Стас забренчал на гитаре, тихонько напевая: «Я буду долго гнать велосипед, в глухих лугах его остановлю, нарву цветов и подарю букет, той девушке…», — и снова оборвал песню, опять забыл слова…
Приезжал Антон, Сашка не хотела, чтобы он видел ее такой и запретила пускать его в комнату, но всегда вежливый Антон впервые отодвинул Свету и все же проник в комнату. Он откровенно испугался, увидев ее лицо, кинулся к ней. Когда же девушка рассказала ему о поездке в Петербург с ребятами, обиженно скривился. «Могла бы и со мной туда съездить», — только и произнес он и быстро ушел. На следующий день принес пакет с фруктами, Сашка опять стала его прогонять, получилось совсем грубо. Сашка тут же пожалела об этом: сейчас-то она к нему пошла бы, несмотря на тайные мысли о Рено. Пошла бы, потому что ей было очень страшно.
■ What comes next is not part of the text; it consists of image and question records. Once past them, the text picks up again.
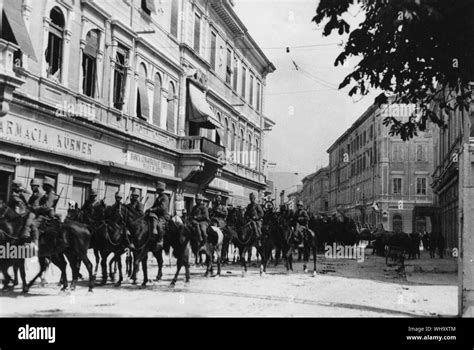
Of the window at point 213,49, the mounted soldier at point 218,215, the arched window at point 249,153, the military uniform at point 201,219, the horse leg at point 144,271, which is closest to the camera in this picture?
the horse leg at point 144,271

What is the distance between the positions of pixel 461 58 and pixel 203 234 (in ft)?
25.7

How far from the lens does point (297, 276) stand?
1541 centimetres

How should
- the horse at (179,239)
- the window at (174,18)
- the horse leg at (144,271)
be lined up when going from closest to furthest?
the horse leg at (144,271)
the horse at (179,239)
the window at (174,18)

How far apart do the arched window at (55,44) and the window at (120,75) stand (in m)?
3.41

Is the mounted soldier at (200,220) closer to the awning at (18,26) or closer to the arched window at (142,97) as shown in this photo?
the awning at (18,26)

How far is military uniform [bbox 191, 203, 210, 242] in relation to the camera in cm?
1380

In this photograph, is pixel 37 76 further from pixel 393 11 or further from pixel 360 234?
pixel 360 234

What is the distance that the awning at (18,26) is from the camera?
42.9 ft

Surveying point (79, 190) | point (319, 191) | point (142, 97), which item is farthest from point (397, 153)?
point (79, 190)

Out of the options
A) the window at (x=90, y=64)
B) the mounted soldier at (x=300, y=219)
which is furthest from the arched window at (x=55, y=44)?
the mounted soldier at (x=300, y=219)

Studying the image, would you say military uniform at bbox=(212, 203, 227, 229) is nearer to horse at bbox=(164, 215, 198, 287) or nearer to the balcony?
horse at bbox=(164, 215, 198, 287)

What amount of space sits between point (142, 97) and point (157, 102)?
1769 millimetres

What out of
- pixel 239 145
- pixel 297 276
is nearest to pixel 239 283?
pixel 297 276

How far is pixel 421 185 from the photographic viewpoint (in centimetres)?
5050
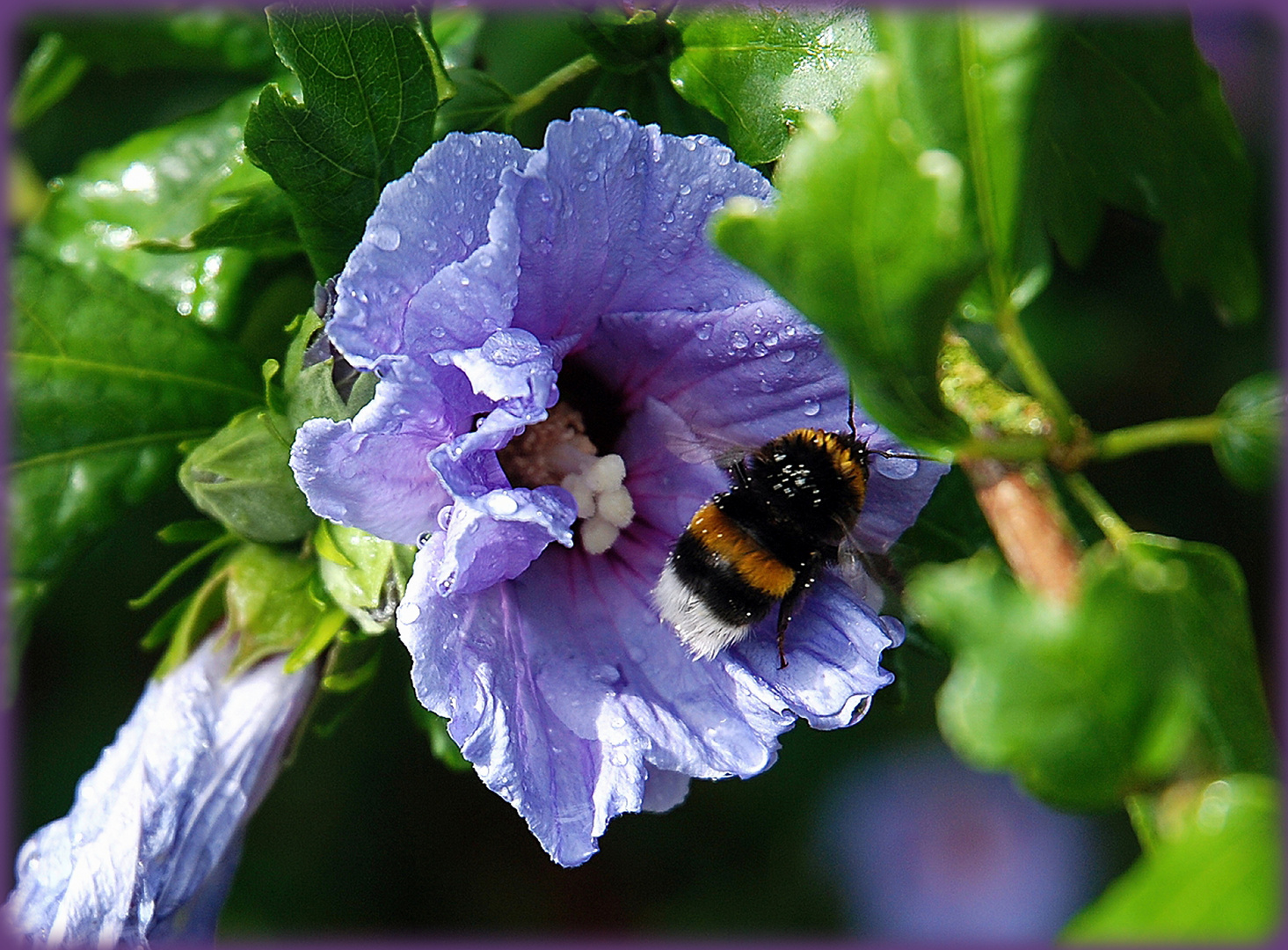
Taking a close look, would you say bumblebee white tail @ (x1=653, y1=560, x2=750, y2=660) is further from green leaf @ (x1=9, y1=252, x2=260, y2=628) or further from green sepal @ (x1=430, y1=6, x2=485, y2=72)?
green sepal @ (x1=430, y1=6, x2=485, y2=72)

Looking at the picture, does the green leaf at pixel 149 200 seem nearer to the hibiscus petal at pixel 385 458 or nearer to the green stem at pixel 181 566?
the green stem at pixel 181 566

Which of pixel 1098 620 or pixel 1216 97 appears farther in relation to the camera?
pixel 1216 97

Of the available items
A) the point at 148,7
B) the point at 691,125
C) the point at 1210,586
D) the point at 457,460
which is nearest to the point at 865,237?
the point at 457,460

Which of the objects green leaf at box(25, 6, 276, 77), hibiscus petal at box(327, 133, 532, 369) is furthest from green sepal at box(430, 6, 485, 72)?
hibiscus petal at box(327, 133, 532, 369)

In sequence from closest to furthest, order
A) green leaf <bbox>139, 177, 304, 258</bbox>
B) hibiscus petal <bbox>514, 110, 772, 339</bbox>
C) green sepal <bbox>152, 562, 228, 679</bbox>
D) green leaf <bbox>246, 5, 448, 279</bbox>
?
hibiscus petal <bbox>514, 110, 772, 339</bbox> → green leaf <bbox>246, 5, 448, 279</bbox> → green leaf <bbox>139, 177, 304, 258</bbox> → green sepal <bbox>152, 562, 228, 679</bbox>

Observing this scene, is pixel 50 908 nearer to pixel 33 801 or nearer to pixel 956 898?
pixel 33 801

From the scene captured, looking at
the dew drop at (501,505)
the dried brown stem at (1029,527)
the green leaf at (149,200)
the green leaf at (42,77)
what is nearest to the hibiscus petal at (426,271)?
the dew drop at (501,505)
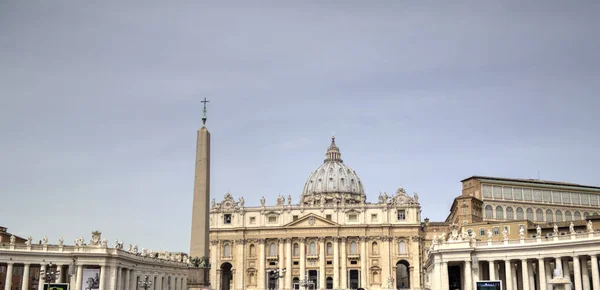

Лидия поймала такой момент, когда и «стаканчик» не помог, а сколько бывает таких ситуаций, особенно, если к их исполнению привлечь ничего не подозревающих людей, — все будет выглядеть, как несчастный случай… Сашка не задумываясь могла бы назвать десяток таких возможностей: упасть в лестничный пролет, с моста, под поезд, под машину, вылить на себя кипящий суп или чайник, уронить в ванну включенный электроприбор. Или кто-то, ничего не подозревая, под руководством Лидии толкнул бы ее, облил или утопил… И вообще, гораздо приятнее болеть у Антона, окруженной заботой, чувствовать его внимание, а не валяться здесь целый день одной, иногда голодной. Но Антон оскорбился и ушел, к себе больше звать не стал. Неужели его так обидела эта поездка в Петербург?